• DATA SECTION:
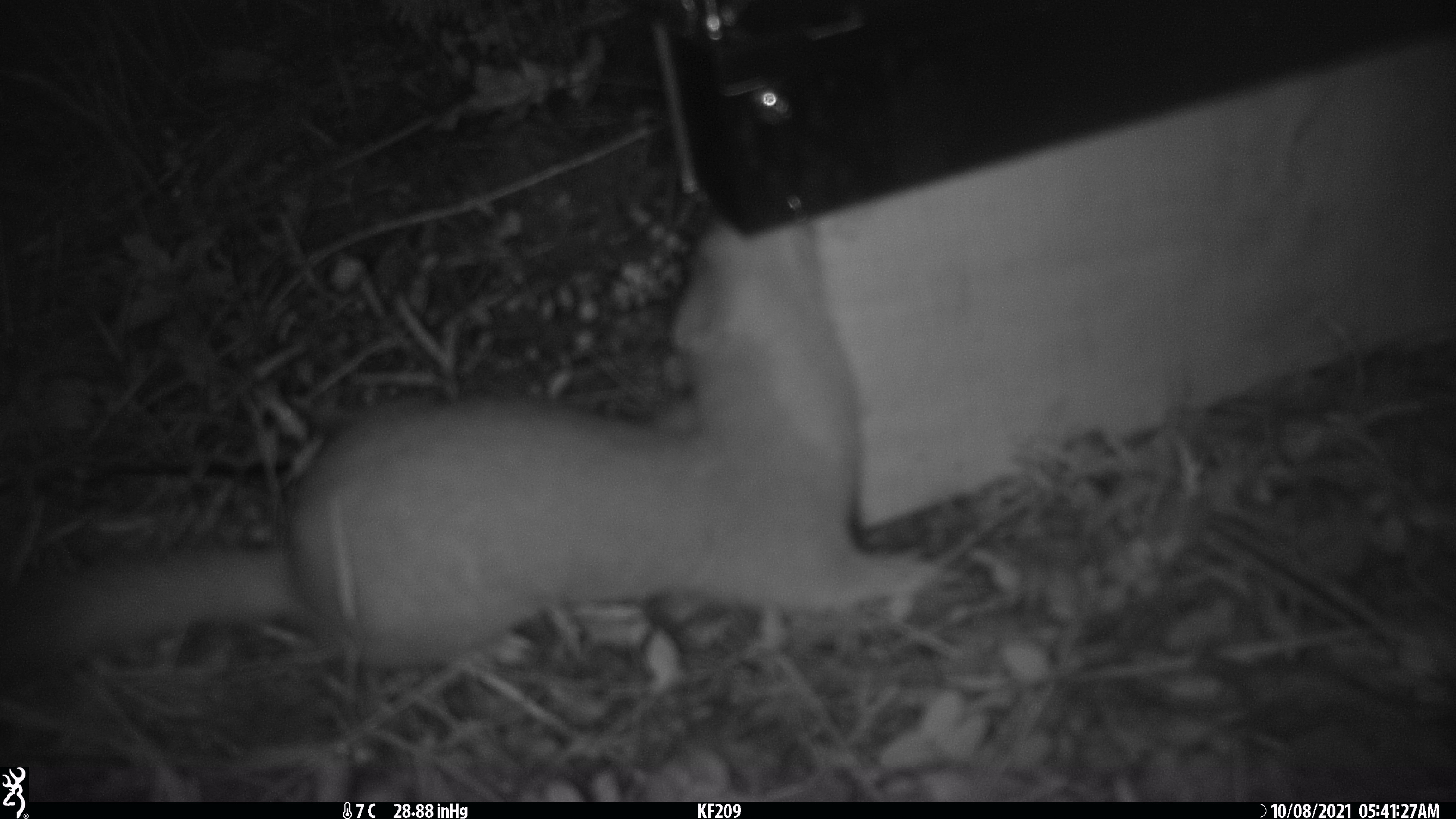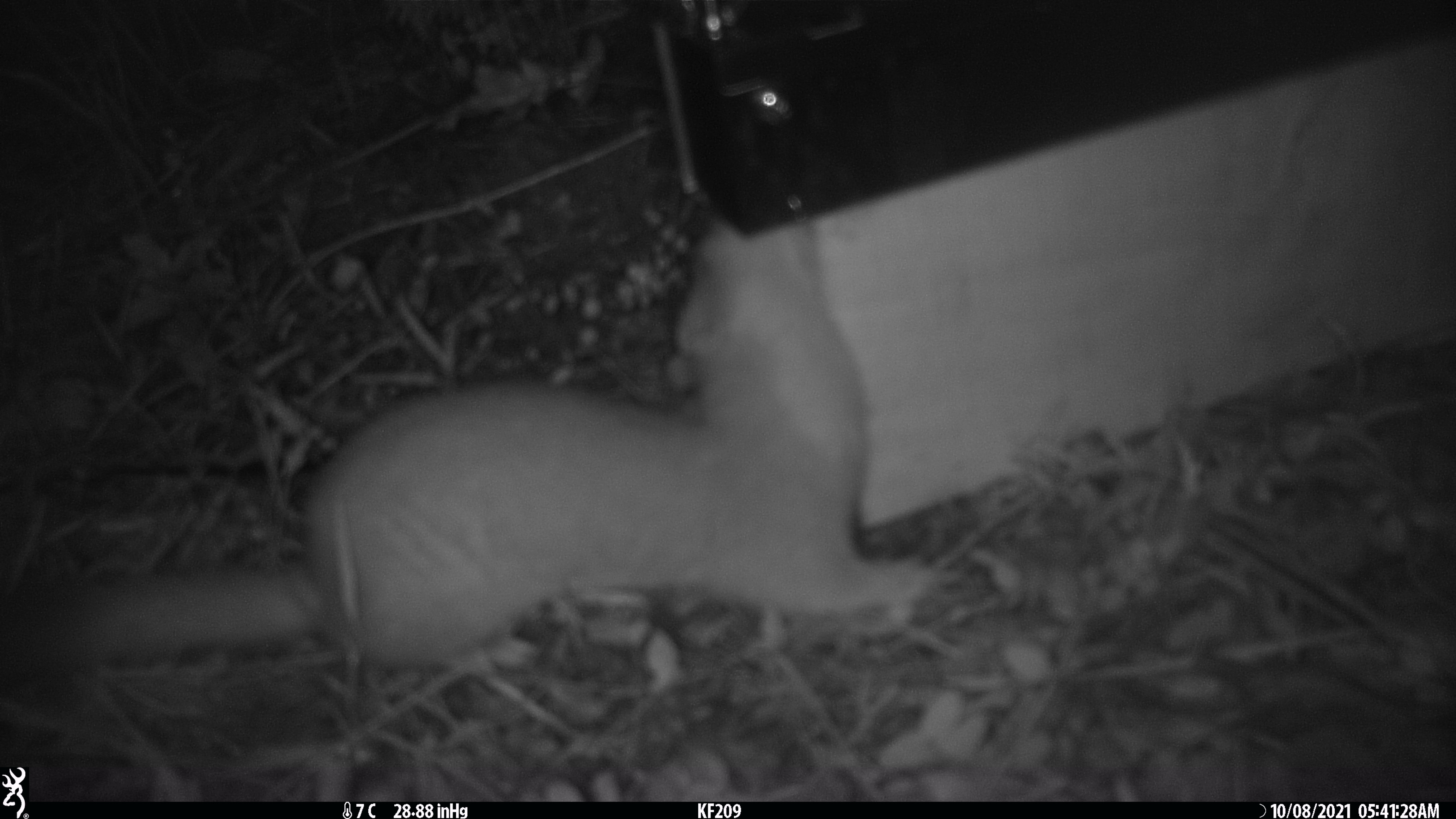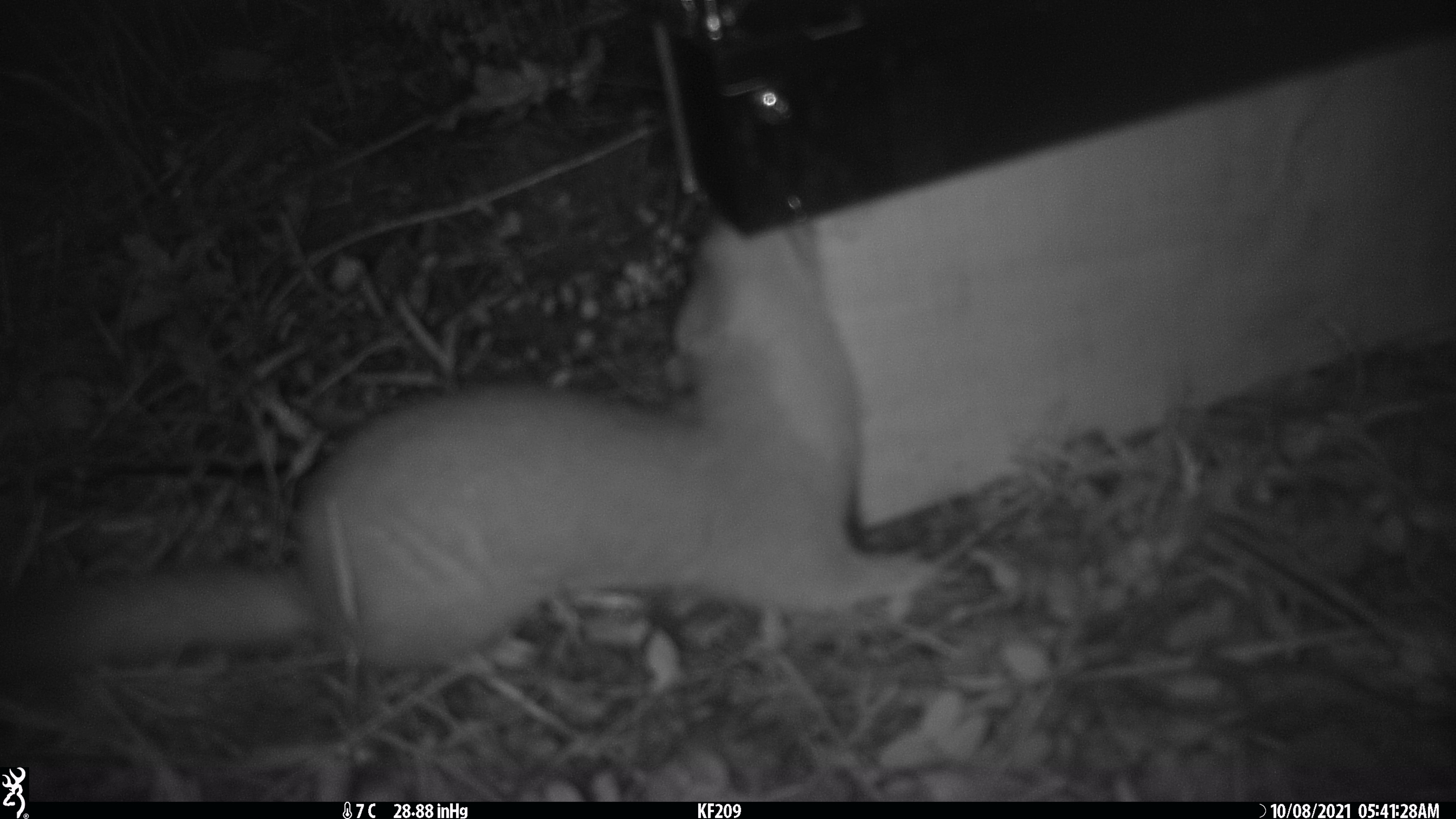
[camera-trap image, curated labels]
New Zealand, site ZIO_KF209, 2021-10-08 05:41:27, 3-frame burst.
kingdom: Animalia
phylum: Chordata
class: Mammalia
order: Carnivora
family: Mustelidae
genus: Mustela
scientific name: Mustela erminea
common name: stoat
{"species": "stoat (Mustela erminea)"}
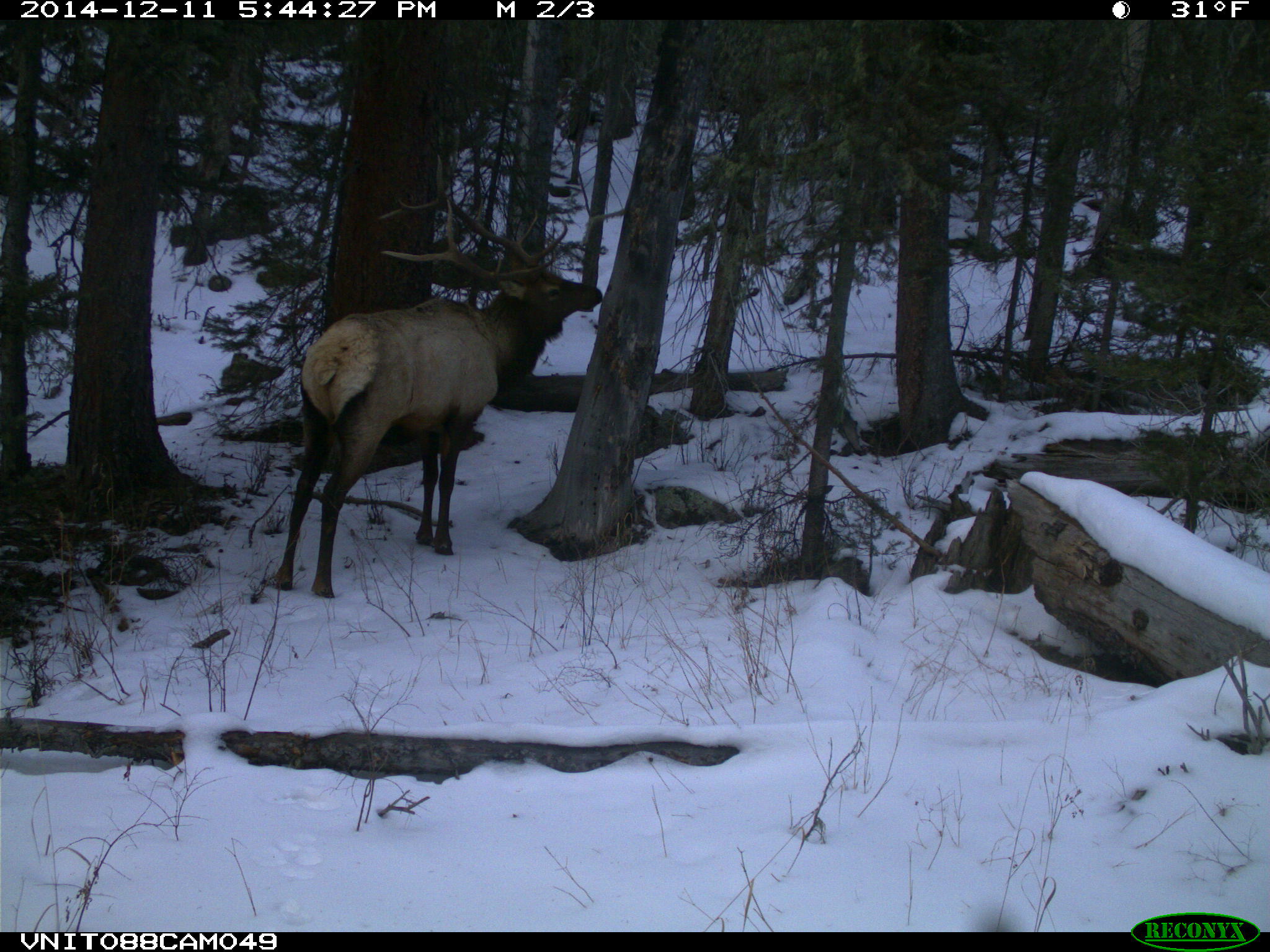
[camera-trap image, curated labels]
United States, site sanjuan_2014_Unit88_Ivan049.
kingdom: Animalia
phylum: Chordata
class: Mammalia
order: Artiodactyla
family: Cervidae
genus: Cervus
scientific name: Cervus elaphus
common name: red deer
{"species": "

• EXERCISE PROMPT: Copy the data word for word and omit every picture.

• RESPONSE TO THIS EXERCISE:
[camera-trap image, curated labels]
New Zealand, site ZIO_KF209, 2021-10-08 05:41:27, 3-frame burst.
kingdom: Animalia
phylum: Chordata
class: Mammalia
order: Carnivora
family: Mustelidae
genus: Mustela
scientific name: Mustela erminea
common name: stoat
{"species": "stoat (Mustela erminea)"}
[camera-trap image, curated labels]
United States, site sanjuan_2014_Unit88_Ivan049.
kingdom: Animalia
phylum: Chordata
class: Mammalia
order: Artiodactyla
family: Cervidae
genus: Cervus
scientific name: Cervus elaphus
common name: red deer
{"species": "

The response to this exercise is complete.